Several problems are getting mixed up here. First, can teaching be evaluated at all? Some people think it cannot. I was involved in the first round of the research assessment exercise, and virtually the same arguments were made by academics: “You cannot grade research or compare it; it is very difficult”, and so on. This was being evaluated by their peer group but, by and large, we academics are rather conservative people when it comes to being judged by others. Ultimately, I think that the research assessment exercise performed a very good function. It mattered that some universities were five star and others were three or two: if they were three star or two star, they had to get their act together and improve. There is no reason to believe that something as important as teaching cannot be judged and therefore that there can be no competition because it is such a pure product that it is impossible to find a methodology to judge it.
6.15 pm
First, let us see whether there is a better methodology for ranking teaching, because I think it can be ranked like anything else; there is no mystery about it. Of course people will game it, but I have great confidence in students. Applicants look at the websites of different universities and know who is gaming. They are not stupid. If they are going to pay £9,000, or whatever, they will not be stupid about this. So let us have a bit more faith in our students and less protectiveness for ourselves as academics. Let us say that if we are going to improve the quality of teaching, somebody will have to find a way of judging it.

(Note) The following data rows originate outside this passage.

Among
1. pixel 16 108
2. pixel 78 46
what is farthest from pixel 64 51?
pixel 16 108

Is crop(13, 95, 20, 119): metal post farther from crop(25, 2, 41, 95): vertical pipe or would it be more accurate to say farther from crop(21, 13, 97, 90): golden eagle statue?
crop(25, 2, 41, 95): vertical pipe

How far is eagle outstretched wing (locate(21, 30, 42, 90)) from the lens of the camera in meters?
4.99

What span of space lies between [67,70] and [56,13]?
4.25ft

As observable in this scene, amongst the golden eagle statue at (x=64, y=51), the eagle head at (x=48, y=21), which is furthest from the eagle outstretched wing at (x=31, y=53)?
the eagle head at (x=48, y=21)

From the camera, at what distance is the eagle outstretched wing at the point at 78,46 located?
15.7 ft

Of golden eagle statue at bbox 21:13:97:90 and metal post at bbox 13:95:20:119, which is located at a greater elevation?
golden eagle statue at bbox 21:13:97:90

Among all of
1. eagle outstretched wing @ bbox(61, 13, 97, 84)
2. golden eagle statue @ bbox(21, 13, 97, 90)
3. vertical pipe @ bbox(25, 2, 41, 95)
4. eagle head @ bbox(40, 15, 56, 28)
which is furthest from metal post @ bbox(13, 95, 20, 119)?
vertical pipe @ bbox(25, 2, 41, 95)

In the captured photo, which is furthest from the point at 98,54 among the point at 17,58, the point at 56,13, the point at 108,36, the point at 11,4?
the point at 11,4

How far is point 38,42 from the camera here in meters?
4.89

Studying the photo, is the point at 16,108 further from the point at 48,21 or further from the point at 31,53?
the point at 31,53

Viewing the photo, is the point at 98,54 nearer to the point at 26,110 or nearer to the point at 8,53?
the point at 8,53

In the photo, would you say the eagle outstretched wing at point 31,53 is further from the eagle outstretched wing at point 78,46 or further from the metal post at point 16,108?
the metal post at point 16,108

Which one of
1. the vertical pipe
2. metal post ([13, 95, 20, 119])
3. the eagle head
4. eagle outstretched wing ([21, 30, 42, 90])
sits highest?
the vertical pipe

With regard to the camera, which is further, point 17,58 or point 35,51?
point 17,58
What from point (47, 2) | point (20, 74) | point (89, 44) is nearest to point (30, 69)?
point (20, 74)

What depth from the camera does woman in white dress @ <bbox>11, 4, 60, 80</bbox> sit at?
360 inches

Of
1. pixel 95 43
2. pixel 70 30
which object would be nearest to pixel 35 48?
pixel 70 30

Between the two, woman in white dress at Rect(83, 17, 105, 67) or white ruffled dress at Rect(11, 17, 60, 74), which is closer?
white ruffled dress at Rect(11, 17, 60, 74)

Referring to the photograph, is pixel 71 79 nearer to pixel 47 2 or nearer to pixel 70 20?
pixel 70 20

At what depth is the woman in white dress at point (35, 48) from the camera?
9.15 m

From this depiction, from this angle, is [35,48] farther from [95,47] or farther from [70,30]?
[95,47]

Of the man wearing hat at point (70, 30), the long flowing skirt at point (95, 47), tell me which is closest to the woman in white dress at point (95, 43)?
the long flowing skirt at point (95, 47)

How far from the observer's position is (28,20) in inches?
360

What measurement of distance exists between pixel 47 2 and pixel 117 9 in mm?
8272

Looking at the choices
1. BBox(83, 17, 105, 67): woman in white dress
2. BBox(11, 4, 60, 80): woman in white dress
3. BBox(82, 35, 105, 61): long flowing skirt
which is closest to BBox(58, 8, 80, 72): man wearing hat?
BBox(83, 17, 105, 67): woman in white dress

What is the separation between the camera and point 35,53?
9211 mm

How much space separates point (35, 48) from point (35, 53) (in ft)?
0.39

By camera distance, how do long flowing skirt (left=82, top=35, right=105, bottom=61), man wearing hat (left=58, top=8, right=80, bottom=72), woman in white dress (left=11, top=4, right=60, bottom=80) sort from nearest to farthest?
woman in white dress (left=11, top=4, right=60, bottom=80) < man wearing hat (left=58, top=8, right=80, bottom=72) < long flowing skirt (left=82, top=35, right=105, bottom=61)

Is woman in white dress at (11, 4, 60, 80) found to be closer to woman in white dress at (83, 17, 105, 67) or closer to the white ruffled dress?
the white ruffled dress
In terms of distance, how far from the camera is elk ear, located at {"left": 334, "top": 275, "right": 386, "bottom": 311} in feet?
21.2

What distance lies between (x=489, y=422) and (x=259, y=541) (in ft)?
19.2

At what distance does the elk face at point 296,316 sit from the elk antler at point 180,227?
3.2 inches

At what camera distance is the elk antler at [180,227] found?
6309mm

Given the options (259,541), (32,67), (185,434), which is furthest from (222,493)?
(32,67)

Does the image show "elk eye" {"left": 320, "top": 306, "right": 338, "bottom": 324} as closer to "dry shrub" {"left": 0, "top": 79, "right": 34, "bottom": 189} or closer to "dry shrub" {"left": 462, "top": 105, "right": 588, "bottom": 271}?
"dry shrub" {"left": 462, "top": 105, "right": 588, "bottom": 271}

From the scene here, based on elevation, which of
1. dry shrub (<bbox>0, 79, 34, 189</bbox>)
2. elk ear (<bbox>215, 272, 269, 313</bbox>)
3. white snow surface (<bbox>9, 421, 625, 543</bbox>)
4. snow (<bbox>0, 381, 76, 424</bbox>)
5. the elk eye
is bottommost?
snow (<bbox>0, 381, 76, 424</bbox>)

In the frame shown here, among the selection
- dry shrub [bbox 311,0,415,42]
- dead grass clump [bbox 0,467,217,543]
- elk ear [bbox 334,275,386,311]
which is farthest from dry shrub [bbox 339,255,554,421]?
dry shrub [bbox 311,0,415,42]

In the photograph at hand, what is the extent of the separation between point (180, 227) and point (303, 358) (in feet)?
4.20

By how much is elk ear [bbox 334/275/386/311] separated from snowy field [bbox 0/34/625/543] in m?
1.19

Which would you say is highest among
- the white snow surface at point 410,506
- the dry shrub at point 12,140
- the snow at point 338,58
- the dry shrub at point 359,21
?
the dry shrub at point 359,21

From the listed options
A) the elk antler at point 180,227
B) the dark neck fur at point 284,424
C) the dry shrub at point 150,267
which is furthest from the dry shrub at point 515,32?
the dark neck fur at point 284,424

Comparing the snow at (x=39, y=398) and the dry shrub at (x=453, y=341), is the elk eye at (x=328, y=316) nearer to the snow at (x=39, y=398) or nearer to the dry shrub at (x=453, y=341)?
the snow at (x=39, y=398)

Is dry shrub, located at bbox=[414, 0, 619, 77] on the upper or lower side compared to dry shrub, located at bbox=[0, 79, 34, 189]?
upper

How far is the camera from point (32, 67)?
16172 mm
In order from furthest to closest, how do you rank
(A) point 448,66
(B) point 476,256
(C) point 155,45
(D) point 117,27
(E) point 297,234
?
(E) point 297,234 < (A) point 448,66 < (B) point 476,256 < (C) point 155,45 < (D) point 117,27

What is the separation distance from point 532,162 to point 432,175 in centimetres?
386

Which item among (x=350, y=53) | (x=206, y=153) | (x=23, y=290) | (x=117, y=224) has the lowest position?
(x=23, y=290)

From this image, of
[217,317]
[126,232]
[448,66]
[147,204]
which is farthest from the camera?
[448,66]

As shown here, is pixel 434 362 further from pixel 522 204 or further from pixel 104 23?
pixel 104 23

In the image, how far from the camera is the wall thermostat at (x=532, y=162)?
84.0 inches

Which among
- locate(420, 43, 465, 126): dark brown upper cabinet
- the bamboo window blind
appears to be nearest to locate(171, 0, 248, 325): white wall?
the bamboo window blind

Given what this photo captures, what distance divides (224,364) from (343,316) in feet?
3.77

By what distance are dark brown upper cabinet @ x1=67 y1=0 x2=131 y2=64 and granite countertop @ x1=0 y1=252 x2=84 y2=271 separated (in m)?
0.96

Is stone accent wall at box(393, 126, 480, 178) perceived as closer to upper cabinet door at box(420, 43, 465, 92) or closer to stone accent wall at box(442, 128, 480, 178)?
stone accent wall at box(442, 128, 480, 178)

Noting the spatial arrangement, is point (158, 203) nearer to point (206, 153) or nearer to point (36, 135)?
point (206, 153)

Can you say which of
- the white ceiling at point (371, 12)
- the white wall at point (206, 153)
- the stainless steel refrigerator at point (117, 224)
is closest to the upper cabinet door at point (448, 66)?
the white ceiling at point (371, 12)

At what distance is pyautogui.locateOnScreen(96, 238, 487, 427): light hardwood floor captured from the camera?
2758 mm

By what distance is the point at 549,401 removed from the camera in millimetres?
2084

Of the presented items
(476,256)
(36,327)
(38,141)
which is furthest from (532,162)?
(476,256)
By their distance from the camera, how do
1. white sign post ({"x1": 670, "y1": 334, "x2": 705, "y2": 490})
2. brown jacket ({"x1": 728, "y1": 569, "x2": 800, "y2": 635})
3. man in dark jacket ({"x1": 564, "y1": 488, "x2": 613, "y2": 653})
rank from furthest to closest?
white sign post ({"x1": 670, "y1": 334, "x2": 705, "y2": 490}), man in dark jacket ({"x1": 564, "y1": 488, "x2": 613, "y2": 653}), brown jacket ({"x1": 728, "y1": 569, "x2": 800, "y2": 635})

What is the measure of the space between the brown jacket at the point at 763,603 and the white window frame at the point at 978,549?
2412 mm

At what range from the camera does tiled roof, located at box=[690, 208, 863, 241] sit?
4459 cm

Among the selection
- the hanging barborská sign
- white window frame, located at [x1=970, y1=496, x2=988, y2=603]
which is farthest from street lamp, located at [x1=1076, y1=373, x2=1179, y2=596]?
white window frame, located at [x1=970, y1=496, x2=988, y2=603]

The second question, which I do not want to comment on, is whether the ranking—gold, silver or bronze, one to 10, or whatever—should be connected to the fees being charged. Perhaps, as someone said, those who are ranked lower should be allowed to charge higher fees—and let us see the consumer reaction.
I was an academic for 38 years. Luckily, I am not a vice-chancellor or a chancellor or anywhere, so I do not have to defend my university, but we cannot go on thinking that universities are beyond judgment and should be left alone to do whatever they do. Those days are gone.